Hockenheim. Die Frage, was mit nicht mehr genutzten Gasanschlüssen in Haushalten passiert und vor allem, welche Kosten das verursacht, beschäftigt viele Verbraucher. Der Werkauschuss hat am Mittwoch einstimmig beschlossen, bis zu einer gerichtlichen Entscheidung die Servicepauschale auszusetzen, die zur Unterhaltung von inaktiven Gas-Hausanschlüssen erhoben werden soll. Wer den Rückbau des Gas-Hausanschlusses wünscht, wird weiterhin mit 3.154 Euro zur Kasse gebeten.

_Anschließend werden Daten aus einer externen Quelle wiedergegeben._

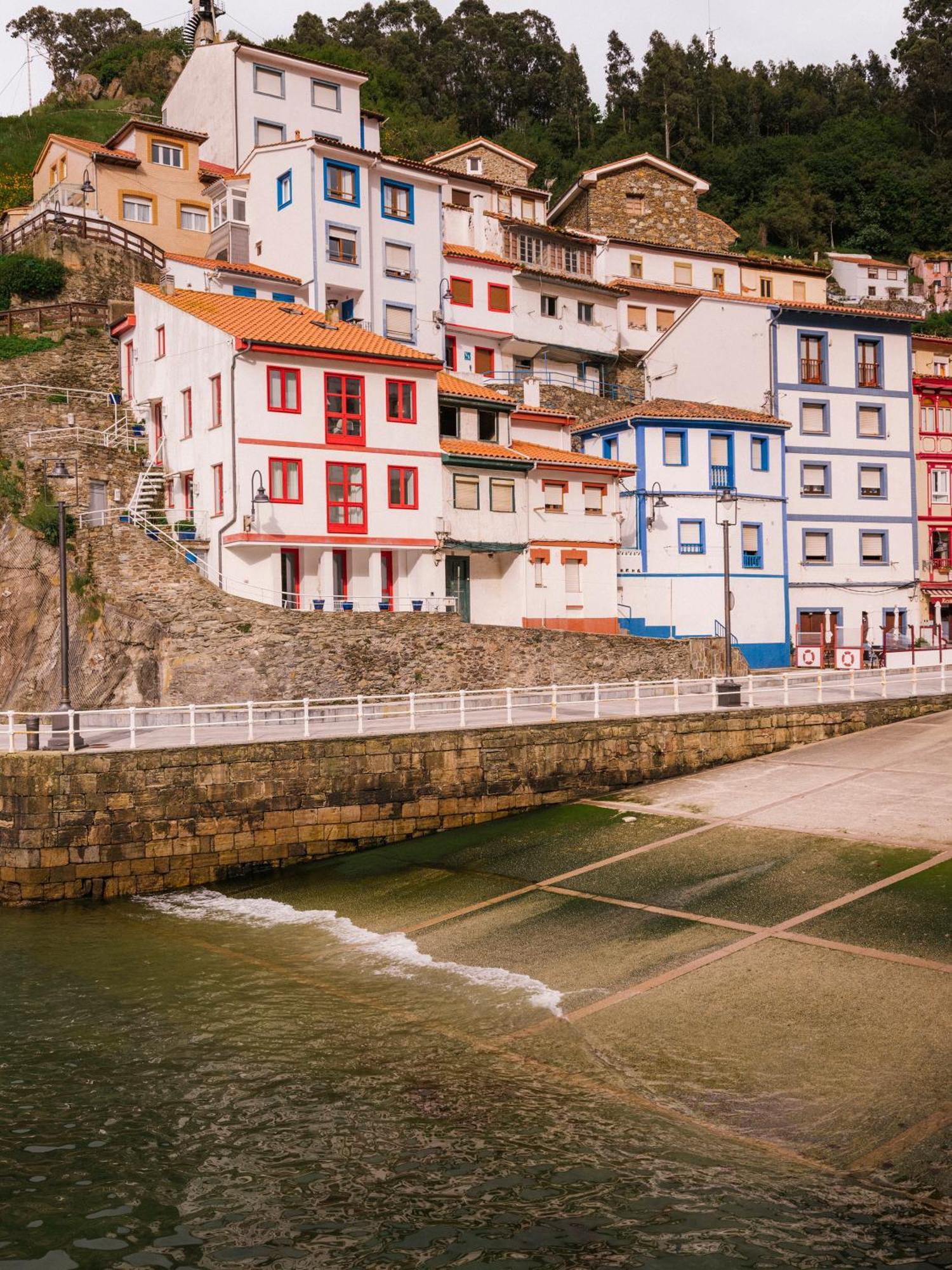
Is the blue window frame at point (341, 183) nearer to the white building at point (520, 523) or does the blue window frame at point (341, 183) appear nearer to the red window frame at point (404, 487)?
the white building at point (520, 523)

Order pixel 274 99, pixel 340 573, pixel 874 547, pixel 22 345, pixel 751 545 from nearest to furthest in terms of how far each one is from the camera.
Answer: pixel 340 573 < pixel 22 345 < pixel 751 545 < pixel 874 547 < pixel 274 99

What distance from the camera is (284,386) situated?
1416 inches

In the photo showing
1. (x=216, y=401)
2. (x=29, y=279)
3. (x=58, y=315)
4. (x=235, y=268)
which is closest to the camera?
(x=216, y=401)

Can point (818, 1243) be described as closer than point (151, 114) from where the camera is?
Yes

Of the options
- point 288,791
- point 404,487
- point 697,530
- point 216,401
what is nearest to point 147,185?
point 216,401

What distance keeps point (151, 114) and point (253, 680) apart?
74587mm

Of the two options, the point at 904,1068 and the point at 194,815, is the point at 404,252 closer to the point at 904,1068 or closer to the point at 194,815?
the point at 194,815

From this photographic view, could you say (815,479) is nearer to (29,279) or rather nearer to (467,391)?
(467,391)

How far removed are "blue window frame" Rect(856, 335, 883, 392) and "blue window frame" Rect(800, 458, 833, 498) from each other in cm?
472

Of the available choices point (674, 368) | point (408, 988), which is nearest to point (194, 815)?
point (408, 988)

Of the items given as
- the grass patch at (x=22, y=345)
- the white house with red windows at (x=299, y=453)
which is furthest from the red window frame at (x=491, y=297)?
the grass patch at (x=22, y=345)

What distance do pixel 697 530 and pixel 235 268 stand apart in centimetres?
2245

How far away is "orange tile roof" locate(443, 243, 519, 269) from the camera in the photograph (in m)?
54.9

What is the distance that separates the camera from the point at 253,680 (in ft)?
101
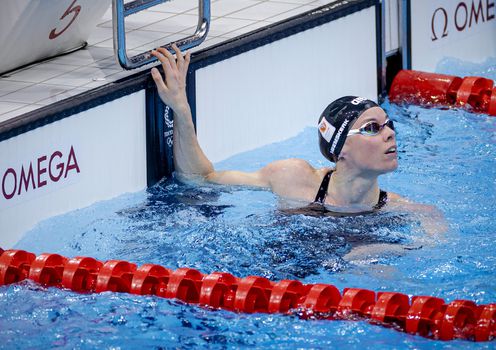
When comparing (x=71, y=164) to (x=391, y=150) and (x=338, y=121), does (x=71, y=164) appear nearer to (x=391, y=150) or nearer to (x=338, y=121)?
(x=338, y=121)

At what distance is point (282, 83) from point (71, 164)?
5.19ft

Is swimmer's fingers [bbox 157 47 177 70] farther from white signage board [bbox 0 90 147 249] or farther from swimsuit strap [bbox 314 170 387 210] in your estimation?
swimsuit strap [bbox 314 170 387 210]

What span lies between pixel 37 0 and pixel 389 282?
209 cm

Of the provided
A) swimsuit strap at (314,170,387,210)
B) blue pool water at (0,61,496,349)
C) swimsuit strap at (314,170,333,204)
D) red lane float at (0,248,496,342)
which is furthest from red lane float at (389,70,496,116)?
red lane float at (0,248,496,342)

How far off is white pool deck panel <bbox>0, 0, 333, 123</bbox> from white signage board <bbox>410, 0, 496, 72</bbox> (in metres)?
0.86

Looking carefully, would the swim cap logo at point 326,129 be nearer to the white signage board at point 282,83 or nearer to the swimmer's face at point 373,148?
the swimmer's face at point 373,148

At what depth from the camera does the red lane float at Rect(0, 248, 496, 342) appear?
138 inches

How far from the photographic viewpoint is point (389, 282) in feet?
13.1

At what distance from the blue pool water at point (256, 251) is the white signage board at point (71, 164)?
0.07 m

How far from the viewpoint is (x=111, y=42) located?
5699 millimetres

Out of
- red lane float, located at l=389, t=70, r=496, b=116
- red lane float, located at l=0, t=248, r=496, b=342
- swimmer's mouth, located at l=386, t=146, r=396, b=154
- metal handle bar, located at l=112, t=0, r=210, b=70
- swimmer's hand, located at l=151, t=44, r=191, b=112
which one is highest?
metal handle bar, located at l=112, t=0, r=210, b=70

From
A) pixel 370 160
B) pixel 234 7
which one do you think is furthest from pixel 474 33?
pixel 370 160

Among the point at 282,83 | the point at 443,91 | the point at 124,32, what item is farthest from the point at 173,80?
the point at 443,91

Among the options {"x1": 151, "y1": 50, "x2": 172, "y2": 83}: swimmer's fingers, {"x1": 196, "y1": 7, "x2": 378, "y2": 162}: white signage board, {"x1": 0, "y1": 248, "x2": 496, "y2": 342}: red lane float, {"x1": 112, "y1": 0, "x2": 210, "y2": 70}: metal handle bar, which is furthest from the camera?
{"x1": 196, "y1": 7, "x2": 378, "y2": 162}: white signage board
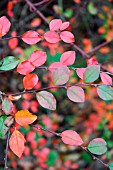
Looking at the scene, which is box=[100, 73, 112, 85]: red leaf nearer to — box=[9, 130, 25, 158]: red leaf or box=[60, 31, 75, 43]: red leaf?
box=[60, 31, 75, 43]: red leaf

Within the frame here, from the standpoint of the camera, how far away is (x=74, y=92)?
0.75 meters

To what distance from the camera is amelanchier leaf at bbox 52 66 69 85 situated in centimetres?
74

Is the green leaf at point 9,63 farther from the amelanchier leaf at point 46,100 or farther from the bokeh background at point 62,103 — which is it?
the bokeh background at point 62,103

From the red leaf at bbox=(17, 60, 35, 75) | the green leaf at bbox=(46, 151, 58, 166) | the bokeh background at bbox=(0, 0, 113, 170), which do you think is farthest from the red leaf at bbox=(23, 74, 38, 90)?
the green leaf at bbox=(46, 151, 58, 166)

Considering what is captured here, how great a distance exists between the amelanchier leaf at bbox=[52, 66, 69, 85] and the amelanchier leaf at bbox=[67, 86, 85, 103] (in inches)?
1.0

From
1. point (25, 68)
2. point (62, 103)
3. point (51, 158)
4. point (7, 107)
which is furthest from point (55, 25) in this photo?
point (62, 103)

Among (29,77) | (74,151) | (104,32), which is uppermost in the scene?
(29,77)

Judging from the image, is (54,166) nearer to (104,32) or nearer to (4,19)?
(104,32)

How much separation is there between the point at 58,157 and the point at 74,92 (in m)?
1.63

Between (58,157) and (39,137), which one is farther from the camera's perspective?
(58,157)

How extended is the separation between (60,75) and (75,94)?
0.05 metres

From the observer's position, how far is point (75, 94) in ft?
2.44

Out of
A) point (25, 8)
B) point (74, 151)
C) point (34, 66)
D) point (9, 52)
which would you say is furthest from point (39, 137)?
point (34, 66)

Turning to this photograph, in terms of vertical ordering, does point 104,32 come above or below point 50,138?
above
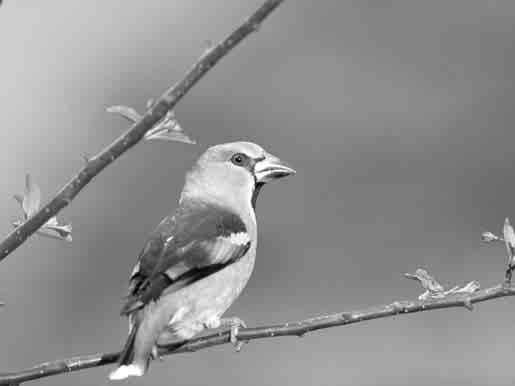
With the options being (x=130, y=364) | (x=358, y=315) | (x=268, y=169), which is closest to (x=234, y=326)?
(x=130, y=364)

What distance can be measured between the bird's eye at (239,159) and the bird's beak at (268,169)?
0.08 metres

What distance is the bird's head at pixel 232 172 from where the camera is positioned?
5.73m

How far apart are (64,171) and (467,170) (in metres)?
4.79

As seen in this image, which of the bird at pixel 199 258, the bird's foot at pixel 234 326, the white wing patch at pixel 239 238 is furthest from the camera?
the white wing patch at pixel 239 238

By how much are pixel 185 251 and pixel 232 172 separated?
4.81 ft

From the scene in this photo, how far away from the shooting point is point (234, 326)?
13.8 feet

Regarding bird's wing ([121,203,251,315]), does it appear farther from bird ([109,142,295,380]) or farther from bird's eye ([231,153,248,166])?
bird's eye ([231,153,248,166])

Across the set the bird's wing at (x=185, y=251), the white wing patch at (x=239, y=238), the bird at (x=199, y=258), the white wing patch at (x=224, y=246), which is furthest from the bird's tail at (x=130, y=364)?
the white wing patch at (x=239, y=238)

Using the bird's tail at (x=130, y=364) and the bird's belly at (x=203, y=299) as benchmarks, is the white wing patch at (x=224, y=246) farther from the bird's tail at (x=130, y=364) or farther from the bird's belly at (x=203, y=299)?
the bird's tail at (x=130, y=364)

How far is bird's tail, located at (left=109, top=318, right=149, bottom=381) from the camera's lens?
367 centimetres

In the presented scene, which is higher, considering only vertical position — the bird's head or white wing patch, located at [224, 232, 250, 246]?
the bird's head

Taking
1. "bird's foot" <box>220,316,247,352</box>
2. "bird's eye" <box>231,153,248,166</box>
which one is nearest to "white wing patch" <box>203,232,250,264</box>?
"bird's foot" <box>220,316,247,352</box>

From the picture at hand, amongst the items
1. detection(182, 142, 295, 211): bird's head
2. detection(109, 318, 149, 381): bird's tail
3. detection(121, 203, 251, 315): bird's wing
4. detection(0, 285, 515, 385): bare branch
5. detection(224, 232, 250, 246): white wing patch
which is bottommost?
detection(109, 318, 149, 381): bird's tail

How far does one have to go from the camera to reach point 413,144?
39.0 ft
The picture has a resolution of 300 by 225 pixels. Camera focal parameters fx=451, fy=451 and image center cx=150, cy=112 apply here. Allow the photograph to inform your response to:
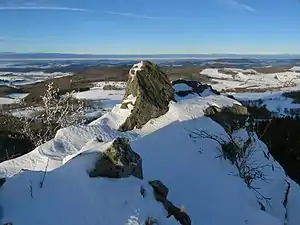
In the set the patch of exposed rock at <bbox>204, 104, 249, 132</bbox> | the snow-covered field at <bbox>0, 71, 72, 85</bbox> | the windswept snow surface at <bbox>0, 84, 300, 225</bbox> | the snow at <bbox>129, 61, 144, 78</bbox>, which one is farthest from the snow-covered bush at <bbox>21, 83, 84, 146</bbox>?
the snow-covered field at <bbox>0, 71, 72, 85</bbox>

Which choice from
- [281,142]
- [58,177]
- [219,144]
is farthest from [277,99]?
[58,177]

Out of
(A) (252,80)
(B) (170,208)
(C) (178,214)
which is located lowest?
(A) (252,80)

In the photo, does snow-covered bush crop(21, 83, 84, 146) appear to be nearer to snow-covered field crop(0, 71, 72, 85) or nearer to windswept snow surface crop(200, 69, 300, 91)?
snow-covered field crop(0, 71, 72, 85)

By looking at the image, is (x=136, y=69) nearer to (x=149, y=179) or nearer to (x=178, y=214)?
(x=149, y=179)

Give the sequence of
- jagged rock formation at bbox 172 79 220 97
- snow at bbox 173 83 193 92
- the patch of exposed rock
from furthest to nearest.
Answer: snow at bbox 173 83 193 92
jagged rock formation at bbox 172 79 220 97
the patch of exposed rock

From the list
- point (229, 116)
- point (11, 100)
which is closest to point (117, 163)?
point (229, 116)

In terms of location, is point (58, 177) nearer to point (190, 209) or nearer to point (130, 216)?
point (130, 216)
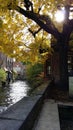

Das Thema hatte im August hohe Wellen geschlagen, nachdem CDU-Landtagsabgeordneter Andreas Sturm in seiner Sprechstunde im Wahlkreisbüro von einer Reilingerin über die Forderung von fast 3.000 Euro für die endgültige Stilllegung ihres Gas-Hausanschlusses unterrichtet wurde (wir berichteten). Nach einem ersten Bericht meldeten sich über 50 Betroffene aus der Region bei Sturm, bei denen ähnliche Summen auf dem Tisch lagen. Mit seinem Bundestagskollegen Olav Gutting wandte sich Sturm daraufhin an die Verbraucherzentrale Baden-Württemberg sowie die Unternehmen Netze Südwest und EnBW.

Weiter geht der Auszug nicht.